Metric	Data for strain:a
	Saccharopolyspora sp. 6M	Saccharopolyspora sp. 6T	Saccharopolyspora sp. 6V	Saccharopolyspora sp. 7B	Streptomyces sp. 7G	Streptomyces sp. 8L
Source (individual ID)	Cuticle of Metapolybia sp. (insect 1)	Cuticle of Metapolybia sp. (insect 1)	Cuticle of Metapolybia sp. (insect 2)	Cuticle of Metapolybia sp. (insect 3)	Salivary gland of Protopolybia sp. (insect 4)	Cuticle of Protopolybia sp. (insect 5)
Sampling date (yr-mo-day)	2019-6-20	2019-6-20	2019-9-19	2019-9-19	2019-8-16	2020-2-12
Sampling location	Santa Cruz, Guanacaste (10°16′22.8″N, 85°31′43.5″W)	Santa Cruz, Guanacaste (10°16′22.8″N, 85°31′43.5″W)	Santa Cruz, Guanacaste (10°16′22.8″N, 85°31′43.5″W)	Santa Cruz, Guanacaste (10°16′22.8″N, 85°31′43.5″W)	Research Station La Selva, Heredia (10°25′19″N, 84°00′54″W)	Golfito, Puntarenas (8°39′15.8″N, 83°10′45.1″W)
Isolation and culture medium	LB	LB	ISP1	ISP2	ISP1	ISP2
Total no. of reads	4,447,755	4,414,784	5,429,465	4,959,684	5,077,834	6,368,654
Genome size (bp)	6,438,697	6,587,366	6,571,055	6,480,769	7,848,592	9,078,753
No. of genes annotated with PGAP (7)	5,764	5,898	5,942	5,725	7,357	8,045
No. of RNAs annotated with PGAP (7)	54	56	56	55	73	78
% GC	73	72	72	73	71	71
No. of contigs	360	355	242	291	1,081	991
N50 (bp)	29,651	38,839	50,652	40,461	12,009	15,698
Completeness (%)	99.65	99.47	99.47	99.82	99.33	98.19
Contamination (%)	1.48	1.45	1.12	1.45	1.99	2.17
Sequencing depth (×)	100	98	112	107	99	103
BioSample accession no.	SAMN21501660	SAMN21501661	SAMN21501662	SAMN21501663	SAMN21501664	SAMN21501665
GenBank WGSb accession no.	JAIUJZ000000000	JAIUKA000000000	JAIUKB000000000	JAIUKC000000000	JAIUKD000000000	JAIUKE000000000
GenBank assembly accession no.	GCA_020176775.1	GCA_020177455.1	GCA_020176785.1	GCA_020177435.1	GCA_020177475.1	GCA_020176795.1
SRA accession no. for raw reads	SRX13158144	SRX13158145	SRX13158146	SRX13158147	SRX13158148	SRX13158149

Strain identification was based on ANI comparison with available species of the closest genus.

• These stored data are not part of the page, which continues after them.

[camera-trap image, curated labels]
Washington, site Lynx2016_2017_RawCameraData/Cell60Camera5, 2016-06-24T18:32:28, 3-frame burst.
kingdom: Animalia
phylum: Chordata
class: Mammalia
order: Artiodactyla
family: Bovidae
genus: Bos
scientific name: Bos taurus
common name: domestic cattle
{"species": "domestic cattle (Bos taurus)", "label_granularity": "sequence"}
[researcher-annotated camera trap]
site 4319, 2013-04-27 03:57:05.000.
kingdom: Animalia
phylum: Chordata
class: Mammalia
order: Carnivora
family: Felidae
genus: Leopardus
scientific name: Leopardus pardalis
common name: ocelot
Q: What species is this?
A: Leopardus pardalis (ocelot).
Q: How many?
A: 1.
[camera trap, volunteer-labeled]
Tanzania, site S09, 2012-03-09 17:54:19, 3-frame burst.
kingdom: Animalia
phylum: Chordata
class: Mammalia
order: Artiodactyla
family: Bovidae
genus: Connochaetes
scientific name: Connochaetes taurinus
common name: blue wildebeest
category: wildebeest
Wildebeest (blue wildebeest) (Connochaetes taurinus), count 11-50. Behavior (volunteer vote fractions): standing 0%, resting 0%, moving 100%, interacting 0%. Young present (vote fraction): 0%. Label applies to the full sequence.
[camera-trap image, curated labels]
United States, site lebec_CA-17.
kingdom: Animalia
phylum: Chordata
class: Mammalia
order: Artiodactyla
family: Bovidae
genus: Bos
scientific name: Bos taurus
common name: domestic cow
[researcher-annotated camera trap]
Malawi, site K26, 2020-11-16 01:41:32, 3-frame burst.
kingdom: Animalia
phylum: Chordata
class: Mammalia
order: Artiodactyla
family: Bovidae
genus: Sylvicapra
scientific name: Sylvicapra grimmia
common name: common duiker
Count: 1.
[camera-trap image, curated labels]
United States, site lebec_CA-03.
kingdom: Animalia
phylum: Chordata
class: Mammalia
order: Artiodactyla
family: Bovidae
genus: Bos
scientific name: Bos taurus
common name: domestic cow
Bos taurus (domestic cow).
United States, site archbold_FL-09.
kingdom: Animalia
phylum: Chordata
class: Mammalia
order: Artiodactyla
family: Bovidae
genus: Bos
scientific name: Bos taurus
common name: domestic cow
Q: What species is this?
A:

WGS, whole-genome sequencing.

Six draft genome sequences were obtained, from 6.4 Mb to 9.1 Mb long. The relevant genome characteristics are presented in Table 1. A taxonomic comparison made using JSpeciesWS (6) based on average nucleotide identity (ANI) showed four Saccharopolyspora sp. strains sharing >99% genome identity among them and two different Streptomyces sp. strains. However, none of the comparisons showed results above the species threshold (>95%) with available genomes of the genera, suggesting that these isolates might be new species.

Data availability.

The data from this study are available under BioProject accession number PRJNA764377. The BioSample material, assembled genomes, and raw reads have been deposited at DDBJ/ENA/GenBank under the accession numbers listed in Table 1.